GWAS in Agriculture and Plant Breeding: Applications in Gene Mapping and Crop Improvement

Crop improvement is the core means to ensure food security, cope with climate change, and meet the needs of global population growth. According to the forecast of FAO, the global grain output needs to be increased by 50% by 2050 to meet the growing population demand, and the frequent extreme weather caused by climate change makes it increasingly difficult for crops cultivated by traditional breeding methods to adapt to the complex environment.
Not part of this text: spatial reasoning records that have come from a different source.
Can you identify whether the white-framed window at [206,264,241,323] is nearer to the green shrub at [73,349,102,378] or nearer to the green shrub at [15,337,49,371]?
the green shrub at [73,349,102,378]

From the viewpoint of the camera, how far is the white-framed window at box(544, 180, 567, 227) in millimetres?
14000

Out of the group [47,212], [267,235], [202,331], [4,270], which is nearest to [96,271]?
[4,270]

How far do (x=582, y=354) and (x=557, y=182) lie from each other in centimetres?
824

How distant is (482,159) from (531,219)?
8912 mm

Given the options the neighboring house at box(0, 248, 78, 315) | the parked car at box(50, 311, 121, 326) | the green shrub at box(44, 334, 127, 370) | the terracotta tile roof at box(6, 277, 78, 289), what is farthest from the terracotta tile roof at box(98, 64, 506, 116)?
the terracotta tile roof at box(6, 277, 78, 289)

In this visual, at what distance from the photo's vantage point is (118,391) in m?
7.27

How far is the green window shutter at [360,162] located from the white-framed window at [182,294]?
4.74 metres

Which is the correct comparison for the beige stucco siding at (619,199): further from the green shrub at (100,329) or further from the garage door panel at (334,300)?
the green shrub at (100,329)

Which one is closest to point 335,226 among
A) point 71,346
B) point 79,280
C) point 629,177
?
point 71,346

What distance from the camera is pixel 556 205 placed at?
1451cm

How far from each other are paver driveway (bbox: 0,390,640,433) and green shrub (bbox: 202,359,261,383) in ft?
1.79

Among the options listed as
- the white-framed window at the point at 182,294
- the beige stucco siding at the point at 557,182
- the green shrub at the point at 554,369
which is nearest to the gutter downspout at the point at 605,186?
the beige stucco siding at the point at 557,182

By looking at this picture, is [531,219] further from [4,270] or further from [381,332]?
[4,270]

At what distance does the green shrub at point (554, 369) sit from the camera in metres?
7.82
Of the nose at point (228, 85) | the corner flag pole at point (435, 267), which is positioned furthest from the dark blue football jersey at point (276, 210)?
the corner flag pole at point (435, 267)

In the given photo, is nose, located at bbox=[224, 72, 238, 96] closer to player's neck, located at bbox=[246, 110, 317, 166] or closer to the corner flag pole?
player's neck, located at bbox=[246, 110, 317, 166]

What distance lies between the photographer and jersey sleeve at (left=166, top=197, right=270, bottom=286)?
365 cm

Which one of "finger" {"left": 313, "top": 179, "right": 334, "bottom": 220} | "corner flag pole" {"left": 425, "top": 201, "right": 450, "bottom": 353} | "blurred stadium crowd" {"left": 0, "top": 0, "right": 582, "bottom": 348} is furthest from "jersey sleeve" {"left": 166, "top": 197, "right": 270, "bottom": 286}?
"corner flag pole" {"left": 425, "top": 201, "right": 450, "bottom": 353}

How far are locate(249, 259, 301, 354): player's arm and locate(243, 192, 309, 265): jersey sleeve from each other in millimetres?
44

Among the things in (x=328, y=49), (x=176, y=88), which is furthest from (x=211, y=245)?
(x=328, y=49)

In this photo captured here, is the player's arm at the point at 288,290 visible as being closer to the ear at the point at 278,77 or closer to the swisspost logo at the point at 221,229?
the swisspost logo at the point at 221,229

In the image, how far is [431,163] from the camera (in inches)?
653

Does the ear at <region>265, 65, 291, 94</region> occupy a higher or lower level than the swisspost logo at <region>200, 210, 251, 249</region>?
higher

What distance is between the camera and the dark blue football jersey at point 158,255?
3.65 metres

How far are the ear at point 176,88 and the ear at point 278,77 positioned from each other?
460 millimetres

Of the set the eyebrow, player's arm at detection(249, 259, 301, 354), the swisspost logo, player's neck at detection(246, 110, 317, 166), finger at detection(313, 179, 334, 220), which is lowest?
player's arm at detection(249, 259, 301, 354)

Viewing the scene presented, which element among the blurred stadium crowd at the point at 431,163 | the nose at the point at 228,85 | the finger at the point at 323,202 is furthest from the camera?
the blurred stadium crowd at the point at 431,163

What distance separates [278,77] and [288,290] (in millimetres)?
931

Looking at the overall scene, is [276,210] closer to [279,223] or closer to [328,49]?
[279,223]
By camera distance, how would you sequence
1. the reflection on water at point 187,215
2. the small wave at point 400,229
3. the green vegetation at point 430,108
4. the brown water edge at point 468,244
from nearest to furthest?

With the rapid development of molecular biology and genomics technology, genome-wide association study (GWAS) has become a key tool to analyze the genetic basis of complex traits of crops and accelerate the breeding process by virtue of its advantages, such as high capacity, no need to construct a specific population, and simultaneous analysis of multiple traits. By scanning single-nucleotide polymorphism (SNP) sites in the whole genome, GWAS can mine the genetic variation associated with the target trait. Compared with the traditional quantitative trait locus (QTL) mapping method, GWAS can break through the linkage disequilibrium and achieve more precise gene mapping.
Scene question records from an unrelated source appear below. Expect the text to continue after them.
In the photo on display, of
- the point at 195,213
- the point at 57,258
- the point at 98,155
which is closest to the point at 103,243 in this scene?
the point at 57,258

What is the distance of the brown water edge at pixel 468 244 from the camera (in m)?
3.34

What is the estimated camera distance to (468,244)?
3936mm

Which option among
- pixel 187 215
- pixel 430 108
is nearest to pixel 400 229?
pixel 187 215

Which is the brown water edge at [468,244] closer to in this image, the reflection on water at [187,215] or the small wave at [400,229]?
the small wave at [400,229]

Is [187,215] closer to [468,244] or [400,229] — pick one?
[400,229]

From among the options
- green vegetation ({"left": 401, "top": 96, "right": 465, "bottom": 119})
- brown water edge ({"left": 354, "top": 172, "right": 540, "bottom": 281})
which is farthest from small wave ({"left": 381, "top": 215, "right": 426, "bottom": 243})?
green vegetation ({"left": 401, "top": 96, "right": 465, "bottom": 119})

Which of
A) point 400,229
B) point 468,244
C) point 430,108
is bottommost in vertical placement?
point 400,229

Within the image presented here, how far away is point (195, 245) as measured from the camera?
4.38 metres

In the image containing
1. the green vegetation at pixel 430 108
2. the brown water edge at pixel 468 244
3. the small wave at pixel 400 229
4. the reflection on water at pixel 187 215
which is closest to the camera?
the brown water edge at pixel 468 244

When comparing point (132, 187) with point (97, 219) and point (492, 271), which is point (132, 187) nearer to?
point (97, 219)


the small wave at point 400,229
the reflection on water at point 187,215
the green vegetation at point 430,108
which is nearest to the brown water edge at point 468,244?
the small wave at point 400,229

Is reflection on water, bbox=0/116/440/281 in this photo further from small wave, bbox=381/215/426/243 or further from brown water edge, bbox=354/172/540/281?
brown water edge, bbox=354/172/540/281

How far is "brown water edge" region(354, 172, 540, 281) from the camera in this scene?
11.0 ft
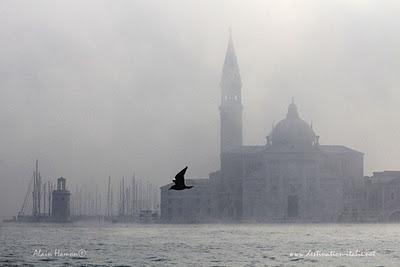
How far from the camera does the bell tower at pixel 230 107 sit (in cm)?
12469

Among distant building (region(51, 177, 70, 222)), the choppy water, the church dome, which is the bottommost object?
the choppy water

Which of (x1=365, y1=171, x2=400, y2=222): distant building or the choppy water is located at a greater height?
(x1=365, y1=171, x2=400, y2=222): distant building

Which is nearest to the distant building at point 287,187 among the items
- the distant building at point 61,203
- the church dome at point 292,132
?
the church dome at point 292,132

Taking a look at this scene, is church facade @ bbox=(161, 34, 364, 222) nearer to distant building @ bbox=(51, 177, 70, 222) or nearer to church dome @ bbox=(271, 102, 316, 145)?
church dome @ bbox=(271, 102, 316, 145)

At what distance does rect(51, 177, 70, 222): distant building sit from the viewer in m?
123

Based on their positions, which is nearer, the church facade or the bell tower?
the church facade

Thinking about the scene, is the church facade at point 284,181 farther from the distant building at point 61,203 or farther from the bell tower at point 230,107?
the distant building at point 61,203

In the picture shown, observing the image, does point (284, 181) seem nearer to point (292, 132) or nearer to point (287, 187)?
point (287, 187)

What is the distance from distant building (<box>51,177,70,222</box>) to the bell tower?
19.6 m

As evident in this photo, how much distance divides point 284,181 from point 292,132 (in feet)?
21.3

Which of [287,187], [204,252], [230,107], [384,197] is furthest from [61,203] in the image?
[204,252]

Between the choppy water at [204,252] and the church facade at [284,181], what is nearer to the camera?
the choppy water at [204,252]

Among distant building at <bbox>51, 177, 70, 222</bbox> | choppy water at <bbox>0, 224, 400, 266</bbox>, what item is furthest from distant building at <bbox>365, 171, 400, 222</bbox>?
choppy water at <bbox>0, 224, 400, 266</bbox>

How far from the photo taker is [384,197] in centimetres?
11400
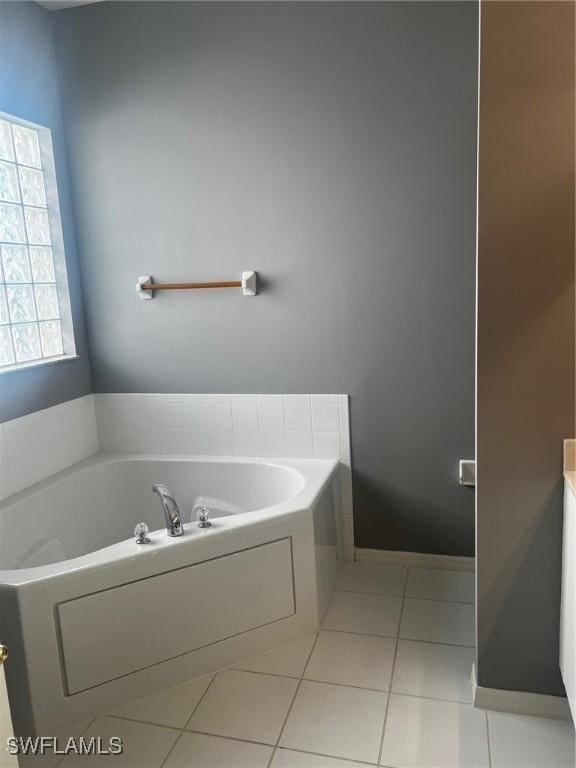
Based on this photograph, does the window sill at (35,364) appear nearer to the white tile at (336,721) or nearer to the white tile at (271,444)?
the white tile at (271,444)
The article discusses how GWAS serves as a key tool in agriculture and plant breeding, covering its applications in crop improvement, integration with QTL mapping, challenges in plant GWAS, and its future in sustainable agriculture.

GWAS for Crop Improvement

By analyzing the association between genomic markers and phenotypic traits of a large number of individuals in natural populations, GWAS can efficiently mine genetic loci that control complex traits and provide accurate molecular targets for crop improvement. Its application in crop improvement is mainly reflected in the following aspects:

Genetic Analysis of Complex Agronomic Traits

For complex traits such as yield, quality, and stress resistance (such as drought resistance and disease resistance) controlled by multiple genes, GWAS can locate key mutation sites in the whole genome. In the study of yield traits, through the GWAS analysis of the 1000-grain weight of wheat, researchers scanned thousands of wheat germplasm resources with high-density SNP chips, and combined with many years of field phenotypic data, successfully located the TaGW2 gene locus on chromosome 3B, and the variation of this locus can explain the phenotypic variation of 12%-18%, providing an important molecular target for high-yield breeding of wheat.
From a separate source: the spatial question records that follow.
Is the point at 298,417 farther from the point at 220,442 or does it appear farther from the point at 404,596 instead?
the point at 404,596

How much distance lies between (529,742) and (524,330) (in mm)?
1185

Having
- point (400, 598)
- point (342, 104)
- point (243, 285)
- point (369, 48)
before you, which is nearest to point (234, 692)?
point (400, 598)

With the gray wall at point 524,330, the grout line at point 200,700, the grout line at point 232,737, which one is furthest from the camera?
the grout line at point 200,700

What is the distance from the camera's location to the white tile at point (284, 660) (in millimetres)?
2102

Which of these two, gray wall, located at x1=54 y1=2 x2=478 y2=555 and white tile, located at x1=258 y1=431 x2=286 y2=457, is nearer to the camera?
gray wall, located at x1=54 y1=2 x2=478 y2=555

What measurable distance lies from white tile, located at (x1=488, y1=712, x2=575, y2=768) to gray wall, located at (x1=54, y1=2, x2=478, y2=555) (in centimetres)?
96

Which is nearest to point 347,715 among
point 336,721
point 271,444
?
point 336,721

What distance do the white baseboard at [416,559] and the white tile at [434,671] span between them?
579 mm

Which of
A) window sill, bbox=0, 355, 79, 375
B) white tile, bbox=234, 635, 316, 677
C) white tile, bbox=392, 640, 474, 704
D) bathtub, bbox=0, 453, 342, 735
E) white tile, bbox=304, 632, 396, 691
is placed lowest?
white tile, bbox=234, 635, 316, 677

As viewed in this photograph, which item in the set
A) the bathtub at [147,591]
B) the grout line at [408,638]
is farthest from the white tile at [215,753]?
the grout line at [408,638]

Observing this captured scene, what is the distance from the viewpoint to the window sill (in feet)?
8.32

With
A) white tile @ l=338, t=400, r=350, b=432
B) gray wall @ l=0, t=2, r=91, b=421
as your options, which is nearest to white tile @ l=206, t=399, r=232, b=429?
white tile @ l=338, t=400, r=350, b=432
In terms of quality traits, cotton fiber length is an important index that affects the cotton spinning industry. By integrating transcriptome and metabolomics data, GWAS research has located a number of key QTLs related to fiber elongation in island cotton, among which the GhMML4 gene is highly expressed in the fiber elongation period, regulating the cellulose synthesis pathway, and related markers have been applied to molecular marker-assisted breeding of high-quality long-staple cotton.

Bridging the gap: GWAS aided by lipidomics (lGWAS) (Pranneshraj et al., 2022) Bridging the gap: Lipidomics-assisted GWAS (lGWAS) (Pranneshraj et al., 2022)

Target Development of Molecular Marker-assisted Breeding

The significant association markers found by GWAS can be directly used as screening tools for molecular breeding to realize early selection of excellent characters. This technical breakthrough has fundamentally changed the traditional model of crop breeding relying on phenotypic observation. Genetic loci closely linked with target traits are directly located by Qualcomm quantitative genotyping technology, which enables breeders to accurately screen individuals carrying excellent genes in the early growth stage of crops and even in the seed stage.

Compared with traditional phenotypic selection, assisted selection based on GWAS markers has significant advantages: firstly, it can effectively overcome the interference of environmental factors on phenotypic identification and realize accurate selection at the gene level; Secondly, it can break through the time and space limitation of trait expression, such as early prediction of yield traits that can only appear in the late growth stage; Thirdly, the breeding cycle is greatly shortened. In traditional breeding, it may take 1-2 years to complete the phenotypic screening of a generation, while molecular marker-assisted selection can compress the screening time of a single generation to several weeks, significantly improving the selection efficiency.

Results from simulations under colocalization and non-colocalization scenarios (A, B), along with results from real data application (C) (Giambartolomei et al., 2018) Results from simulations under colocalization/non-colocalization scenarios (A, B), and results from real data application (C) (Giambartolomei et al., 2018)

The Bridge Between Gene Cloning and Functional Verification

The correlation interval of GWAS mapping defines the precise boundary for the cloning of candidate genes and establishes a solid basic framework for the follow-up gene function research. In practical research, researchers usually use a variety of cutting-edge technical means to dig deep into and verify the functions of key genes from the correlation interval.

First of all, through gene expression analysis, researchers can obtain gene expression patterns at different growth stages and under different environmental conditions, and initially screen candidate genes with potential functions; Then, with the help of advanced gene editing techniques such as CRISPR/Cas9, the candidate genes were targeted knocked out, overexpressed or modified, and their effects on phenotype were observed, to accurately determine the biological functions of the genes.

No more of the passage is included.